_Passage:_
----------

Saturday, November 26, 2011

The Movies of My Life

Jacques Tati’s Playtime (1967) is a film that I find myself returning to every two or three years. If pressed to tell you why, I’m not sure I could. Not with any degree of firm conviction, anyway. To say that it is a comedy is correct, on the face of it, but if you watched it expecting belly laughs like you might experience with, say, Laurel and Hardy, you’d be disappointed. I have seen it at least 4 times, and I have never really laughed out loud at anything onscreen. Playtime’s pleasures are more quiet and sly than robust.

I ‘ve always had this little crazy theory lurking in the back corners of my mind that Jacques Tati got the inspiration for Playtime from an ant farm. Yeah, an ant farm – That thing with a colony of ants sandwiched between two plates of glass. That’s what I feel like when I watch Playtime: It’s an observation of a species.

Tati had already has a big hit with Playtime’s predecessor Mon Oncle, which takes a look at the impersonal modern world, as M. Hulot struggles to cope with a futuristic house. As good as Mon Oncle is, it’s view of the modern world is a tad sour. Playtime, on the other hand, can be seen as a celebration of humanity on the face of the onslaught of modernism.

----------

_Material:_
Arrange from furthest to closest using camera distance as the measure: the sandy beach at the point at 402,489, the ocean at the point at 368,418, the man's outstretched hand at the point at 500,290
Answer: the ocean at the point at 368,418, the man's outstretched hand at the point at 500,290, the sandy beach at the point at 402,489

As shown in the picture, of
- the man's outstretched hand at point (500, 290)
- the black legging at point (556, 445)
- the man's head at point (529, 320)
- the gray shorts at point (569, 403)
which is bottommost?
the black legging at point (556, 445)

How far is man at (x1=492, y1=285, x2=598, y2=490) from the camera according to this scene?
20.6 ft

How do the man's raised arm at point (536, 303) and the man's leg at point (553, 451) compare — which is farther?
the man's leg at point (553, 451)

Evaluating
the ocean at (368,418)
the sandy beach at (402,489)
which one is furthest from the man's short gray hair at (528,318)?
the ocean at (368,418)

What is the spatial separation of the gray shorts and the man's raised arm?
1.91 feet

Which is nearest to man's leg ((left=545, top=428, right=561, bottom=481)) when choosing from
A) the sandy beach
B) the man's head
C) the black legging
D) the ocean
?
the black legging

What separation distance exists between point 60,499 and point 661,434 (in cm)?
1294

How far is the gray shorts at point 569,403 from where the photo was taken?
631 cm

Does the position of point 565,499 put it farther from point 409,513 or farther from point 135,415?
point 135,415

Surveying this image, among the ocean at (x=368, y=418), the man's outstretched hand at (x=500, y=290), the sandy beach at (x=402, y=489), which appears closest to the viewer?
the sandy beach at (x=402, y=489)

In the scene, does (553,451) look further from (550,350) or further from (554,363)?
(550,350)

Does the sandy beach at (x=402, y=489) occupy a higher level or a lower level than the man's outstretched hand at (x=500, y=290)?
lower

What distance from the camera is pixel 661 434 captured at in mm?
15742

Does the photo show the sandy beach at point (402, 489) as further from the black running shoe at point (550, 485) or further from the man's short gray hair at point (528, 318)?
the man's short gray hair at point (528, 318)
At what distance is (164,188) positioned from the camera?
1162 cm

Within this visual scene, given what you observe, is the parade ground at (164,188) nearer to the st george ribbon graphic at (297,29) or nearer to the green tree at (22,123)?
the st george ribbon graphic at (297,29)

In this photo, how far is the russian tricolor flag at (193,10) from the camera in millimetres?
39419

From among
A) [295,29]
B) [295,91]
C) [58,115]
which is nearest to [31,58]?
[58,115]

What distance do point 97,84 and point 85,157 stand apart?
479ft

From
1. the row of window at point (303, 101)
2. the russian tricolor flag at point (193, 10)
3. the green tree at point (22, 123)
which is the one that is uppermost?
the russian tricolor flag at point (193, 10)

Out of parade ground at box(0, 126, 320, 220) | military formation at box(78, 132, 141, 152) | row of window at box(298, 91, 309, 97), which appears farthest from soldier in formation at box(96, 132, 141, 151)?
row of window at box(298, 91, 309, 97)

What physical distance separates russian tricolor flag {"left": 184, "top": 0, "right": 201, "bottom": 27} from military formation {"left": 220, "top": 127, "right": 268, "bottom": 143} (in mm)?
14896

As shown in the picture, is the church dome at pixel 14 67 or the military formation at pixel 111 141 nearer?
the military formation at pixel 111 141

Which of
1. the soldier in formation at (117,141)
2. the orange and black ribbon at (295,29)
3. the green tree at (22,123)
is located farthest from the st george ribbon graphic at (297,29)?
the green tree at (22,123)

----------

_Exercises:_
• a. Render this sentence from the piece on Jacques Tati's Playtime into Spanish: "Playtime’s pleasures are more quiet and sly than robust."
• b. Carry the piece on Jacques Tati's Playtime forward from its final sentence.

_Expected responses:_
• a. Los placeres de Playtime son más discretos y socarrones que contundentes.

• b.
The film revolves around M. Hulots experiences in a world of glass and concrete. Early in the film, he has an appointment with some bureaucrat for some reason or another. This is one of the first of the film slyly humorous scenes. Hulot waits while an elderly security guard punches numbers into a huge bank of buttons and lights. He sits and waits, and finally we start to hear the clicking of shoes on a hard floor as the camera looks down a long corridor. Finally, a speck appears at the other end, and the man walks up to meet him. To describe this scene does it no justice, but in seeing it in a theatre, the ludicrousness of the little man, the long, long hallway, and the clicky shoes is disarmingly funny. It’s a normal human being doing a normal thing in an absurd scenario.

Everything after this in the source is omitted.